> [YOUR ASSIGNMENT] Using the book description below, decide whether each statement agrees with it: (a) The book was published in London in 1858. (b) Shirreff held that women should educate themselves in pursuit of a career. (c) The book includes twelve pages of publishers' advertisements. Answer yes or no for each, quoting the deciding words.

> [SOURCE EXTRACT]
◇ ◇ ◇ ◇
Intellectual Education.
[Education]. Shirreff, Emily. Intellectual Education and its Influence on the Character and Happiness of Women. London: John W. Parker and Son, 1858.
8vo.; bookbinders label on rear pastedown; maroon cloth, stamped in blind and gilt; spine and upper panel evenly faded to brown. In a specially made cloth slipcase.
First edition; with eight pages of publishers advertisements in the rear. Divided into eight chapters, including, “Application of General Principles to Female Education,” “Moral Training and Influence of Health Upon Character,” “Early Teaching,” and “Some Peculiarities of Woman’s Social Position.” Shirreff was a life-long advocate for women’s education, though she believed women should educate themselves solely for intellectual enlightenment, not in pursuit of a career. She insists, “But for women…to find any career of activity analogous to men’s professions, seems to me utterly chimerical, and of very questionable advantage could it be found.” (p. 417). The inscription on the title page, from one unknown woman to another, reads: Mrs. Head/with Lady Lamb’s affectionate regards/June 1858.
◇ ◇ ◇ ◇
> [RAW DATA]
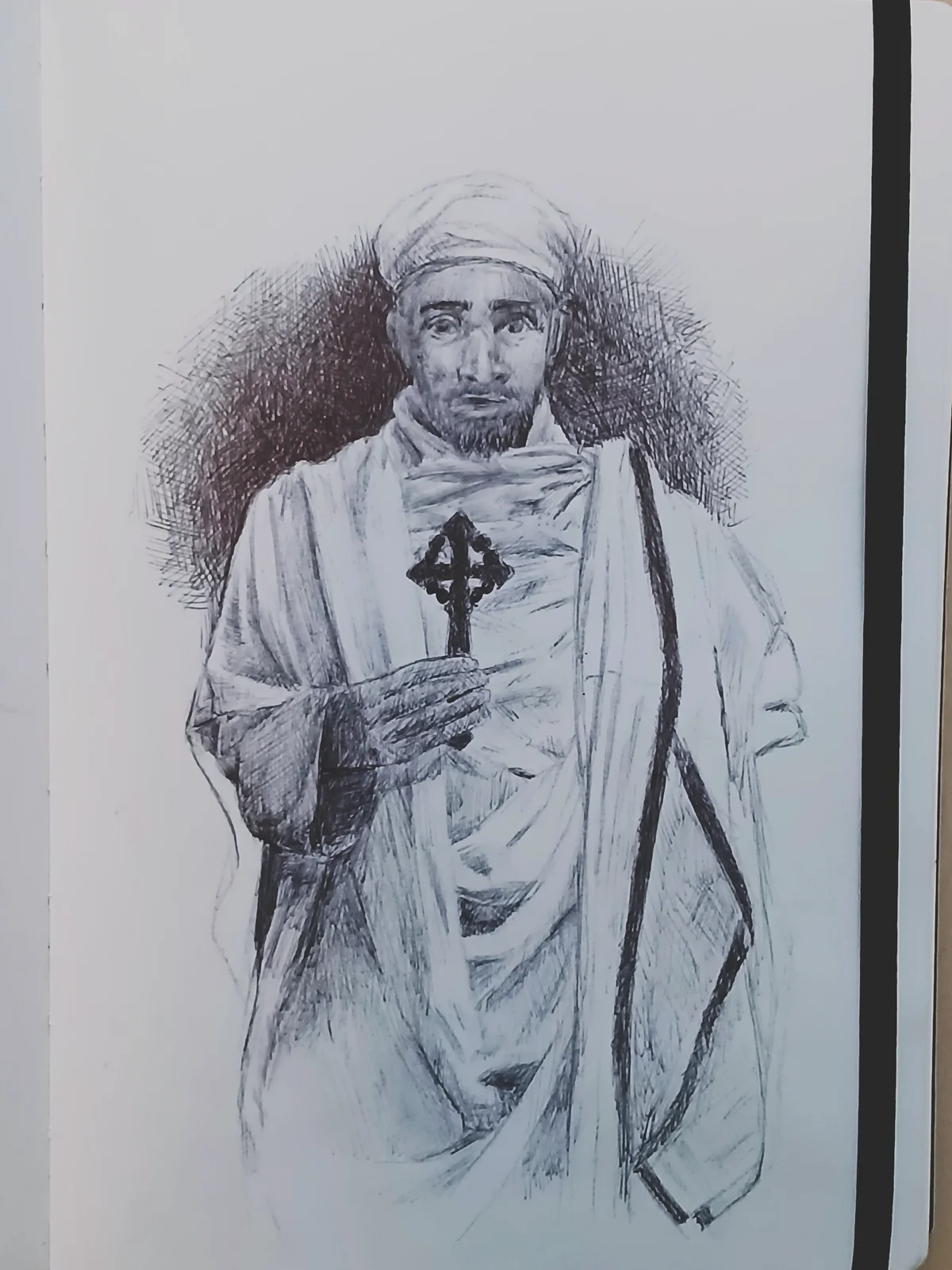 Etiopian Priest av David Asefaw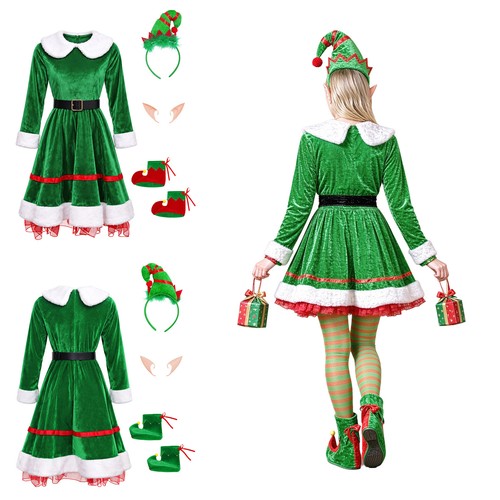 Costume donna elfo - , orecchie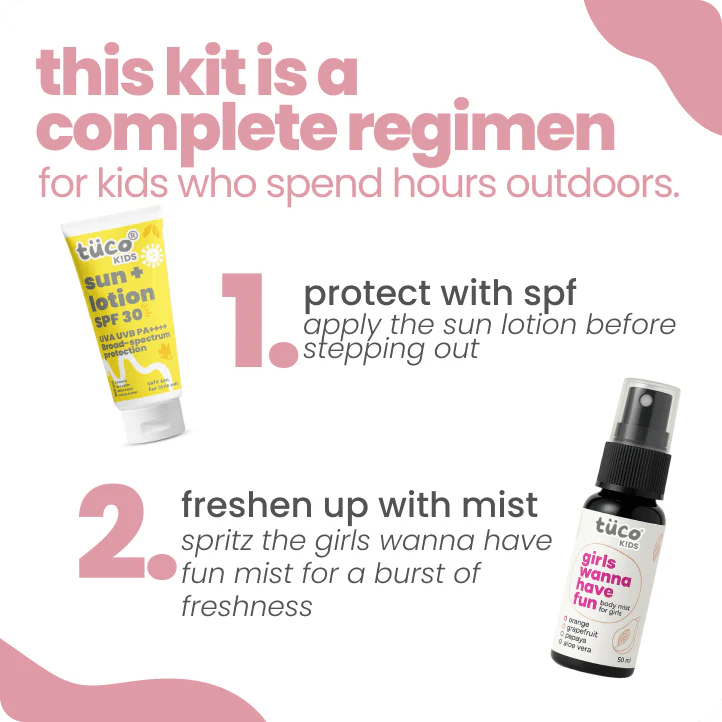 You Go Girl: Sun Lotion SPF30 + Girls Body Mist - Image 3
◇ ◇ ◇ ◇
> [EXERCISE SOLUTION]
(a) Yes: "London: John W. Parker and Son, 1858."
(b) No: "she believed women should educate themselves solely for intellectual enlightenment, not in pursuit of a career."
(c) No: "with eight pages of publishers advertisements in the rear."